*Task statement:* The required output is every line from the beginning of the entries below through the line that includes "family: Equidae", copied exactly.

*Entries supplied:*
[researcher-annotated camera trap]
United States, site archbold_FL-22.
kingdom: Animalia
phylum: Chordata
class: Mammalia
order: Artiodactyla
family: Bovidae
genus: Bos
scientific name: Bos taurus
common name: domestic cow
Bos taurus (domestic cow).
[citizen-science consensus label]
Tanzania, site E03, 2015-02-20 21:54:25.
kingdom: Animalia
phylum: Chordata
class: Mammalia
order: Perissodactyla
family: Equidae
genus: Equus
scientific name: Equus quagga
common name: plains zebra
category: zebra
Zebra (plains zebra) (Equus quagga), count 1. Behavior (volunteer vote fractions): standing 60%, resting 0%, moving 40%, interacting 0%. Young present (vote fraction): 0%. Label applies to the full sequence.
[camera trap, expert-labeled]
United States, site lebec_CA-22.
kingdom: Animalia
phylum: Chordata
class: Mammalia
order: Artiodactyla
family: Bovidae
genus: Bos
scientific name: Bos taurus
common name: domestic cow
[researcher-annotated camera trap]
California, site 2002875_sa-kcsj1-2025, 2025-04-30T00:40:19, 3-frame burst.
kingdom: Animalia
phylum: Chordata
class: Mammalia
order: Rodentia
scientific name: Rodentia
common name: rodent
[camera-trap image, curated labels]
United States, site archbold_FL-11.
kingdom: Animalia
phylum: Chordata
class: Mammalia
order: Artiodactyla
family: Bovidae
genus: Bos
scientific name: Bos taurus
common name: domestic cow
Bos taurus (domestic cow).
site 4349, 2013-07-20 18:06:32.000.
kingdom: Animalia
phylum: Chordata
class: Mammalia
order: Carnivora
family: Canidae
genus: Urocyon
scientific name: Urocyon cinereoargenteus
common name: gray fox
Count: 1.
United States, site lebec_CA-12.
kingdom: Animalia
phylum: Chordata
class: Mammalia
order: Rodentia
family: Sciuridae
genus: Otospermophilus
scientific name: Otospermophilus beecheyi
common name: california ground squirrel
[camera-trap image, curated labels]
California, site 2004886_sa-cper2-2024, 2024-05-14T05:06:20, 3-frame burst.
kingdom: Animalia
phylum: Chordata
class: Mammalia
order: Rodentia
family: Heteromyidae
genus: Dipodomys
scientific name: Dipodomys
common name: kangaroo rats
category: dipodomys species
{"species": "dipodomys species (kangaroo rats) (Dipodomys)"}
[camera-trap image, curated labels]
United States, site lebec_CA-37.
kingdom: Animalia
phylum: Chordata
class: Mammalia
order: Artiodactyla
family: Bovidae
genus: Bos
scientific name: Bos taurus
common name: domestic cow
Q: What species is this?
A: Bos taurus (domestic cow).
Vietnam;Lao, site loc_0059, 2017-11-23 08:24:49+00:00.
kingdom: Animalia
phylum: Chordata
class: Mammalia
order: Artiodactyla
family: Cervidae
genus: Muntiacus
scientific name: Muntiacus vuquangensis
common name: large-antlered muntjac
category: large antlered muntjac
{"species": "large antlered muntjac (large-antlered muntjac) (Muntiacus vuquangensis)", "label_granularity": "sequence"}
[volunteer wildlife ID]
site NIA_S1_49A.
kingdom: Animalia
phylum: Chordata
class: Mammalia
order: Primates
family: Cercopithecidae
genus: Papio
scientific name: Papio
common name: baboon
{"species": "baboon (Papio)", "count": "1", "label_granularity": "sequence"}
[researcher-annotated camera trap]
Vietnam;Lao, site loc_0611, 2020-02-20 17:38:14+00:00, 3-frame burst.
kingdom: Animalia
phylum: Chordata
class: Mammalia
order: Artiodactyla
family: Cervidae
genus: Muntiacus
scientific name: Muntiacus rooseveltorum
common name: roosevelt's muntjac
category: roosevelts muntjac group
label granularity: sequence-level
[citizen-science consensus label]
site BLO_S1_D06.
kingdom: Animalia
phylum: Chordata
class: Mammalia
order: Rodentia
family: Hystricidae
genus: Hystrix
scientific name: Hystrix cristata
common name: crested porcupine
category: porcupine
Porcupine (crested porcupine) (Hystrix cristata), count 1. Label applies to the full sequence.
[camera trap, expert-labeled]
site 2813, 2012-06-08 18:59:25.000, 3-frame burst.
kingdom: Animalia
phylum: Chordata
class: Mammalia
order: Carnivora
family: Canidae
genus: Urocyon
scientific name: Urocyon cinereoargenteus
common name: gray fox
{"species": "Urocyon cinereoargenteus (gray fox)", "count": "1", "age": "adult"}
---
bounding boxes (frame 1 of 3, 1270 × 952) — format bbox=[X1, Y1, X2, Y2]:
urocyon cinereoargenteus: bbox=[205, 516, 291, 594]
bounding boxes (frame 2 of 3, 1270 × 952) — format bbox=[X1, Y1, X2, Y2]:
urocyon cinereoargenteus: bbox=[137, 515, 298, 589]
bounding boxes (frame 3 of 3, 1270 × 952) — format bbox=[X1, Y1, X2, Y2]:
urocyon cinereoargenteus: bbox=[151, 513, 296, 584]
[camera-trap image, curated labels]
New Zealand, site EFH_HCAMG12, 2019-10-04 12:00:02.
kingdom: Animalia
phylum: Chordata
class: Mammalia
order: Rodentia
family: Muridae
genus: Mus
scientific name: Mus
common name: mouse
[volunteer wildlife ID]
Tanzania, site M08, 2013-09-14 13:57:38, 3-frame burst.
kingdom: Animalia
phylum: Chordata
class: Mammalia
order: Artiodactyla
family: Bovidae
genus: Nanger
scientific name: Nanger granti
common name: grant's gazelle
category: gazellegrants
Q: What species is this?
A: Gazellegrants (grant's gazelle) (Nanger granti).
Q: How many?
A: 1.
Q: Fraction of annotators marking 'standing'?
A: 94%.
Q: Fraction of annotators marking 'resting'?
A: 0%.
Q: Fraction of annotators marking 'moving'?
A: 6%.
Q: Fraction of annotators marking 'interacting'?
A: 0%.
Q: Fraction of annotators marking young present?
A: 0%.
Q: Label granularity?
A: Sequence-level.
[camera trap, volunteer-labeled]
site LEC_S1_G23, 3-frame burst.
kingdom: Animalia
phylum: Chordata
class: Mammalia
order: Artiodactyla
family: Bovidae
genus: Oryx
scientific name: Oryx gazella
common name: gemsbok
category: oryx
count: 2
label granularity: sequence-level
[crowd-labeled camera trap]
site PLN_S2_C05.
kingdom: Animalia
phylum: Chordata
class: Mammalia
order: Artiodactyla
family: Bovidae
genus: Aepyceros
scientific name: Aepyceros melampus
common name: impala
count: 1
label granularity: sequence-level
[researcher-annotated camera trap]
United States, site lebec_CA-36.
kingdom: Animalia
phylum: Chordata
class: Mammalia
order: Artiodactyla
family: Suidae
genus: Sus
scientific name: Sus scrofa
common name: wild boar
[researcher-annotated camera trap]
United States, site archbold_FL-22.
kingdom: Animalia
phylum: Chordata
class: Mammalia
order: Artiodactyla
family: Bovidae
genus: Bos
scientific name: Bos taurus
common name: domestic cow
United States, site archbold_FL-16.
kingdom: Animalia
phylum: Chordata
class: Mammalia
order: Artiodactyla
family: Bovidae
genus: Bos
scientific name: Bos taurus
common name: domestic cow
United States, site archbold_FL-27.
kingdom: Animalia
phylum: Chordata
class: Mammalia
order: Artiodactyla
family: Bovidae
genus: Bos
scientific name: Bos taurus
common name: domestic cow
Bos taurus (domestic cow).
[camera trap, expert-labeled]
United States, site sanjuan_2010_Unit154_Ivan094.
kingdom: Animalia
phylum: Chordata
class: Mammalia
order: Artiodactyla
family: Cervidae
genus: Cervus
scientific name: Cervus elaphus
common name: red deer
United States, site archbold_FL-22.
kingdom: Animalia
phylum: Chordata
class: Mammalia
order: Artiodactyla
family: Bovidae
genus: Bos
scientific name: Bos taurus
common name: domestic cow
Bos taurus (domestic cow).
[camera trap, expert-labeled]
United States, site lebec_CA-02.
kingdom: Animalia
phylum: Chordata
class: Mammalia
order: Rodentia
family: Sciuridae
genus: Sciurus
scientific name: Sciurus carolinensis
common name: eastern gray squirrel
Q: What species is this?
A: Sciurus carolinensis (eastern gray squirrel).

*Completed task:*
[researcher-annotated camera trap]
United States, site archbold_FL-22.
kingdom: Animalia
phylum: Chordata
class: Mammalia
order: Artiodactyla
family: Bovidae
genus: Bos
scientific name: Bos taurus
common name: domestic cow
Bos taurus (domestic cow).
[citizen-science consensus label]
Tanzania, site E03, 2015-02-20 21:54:25.
kingdom: Animalia
phylum: Chordata
class: Mammalia
order: Perissodactyla
family: Equidae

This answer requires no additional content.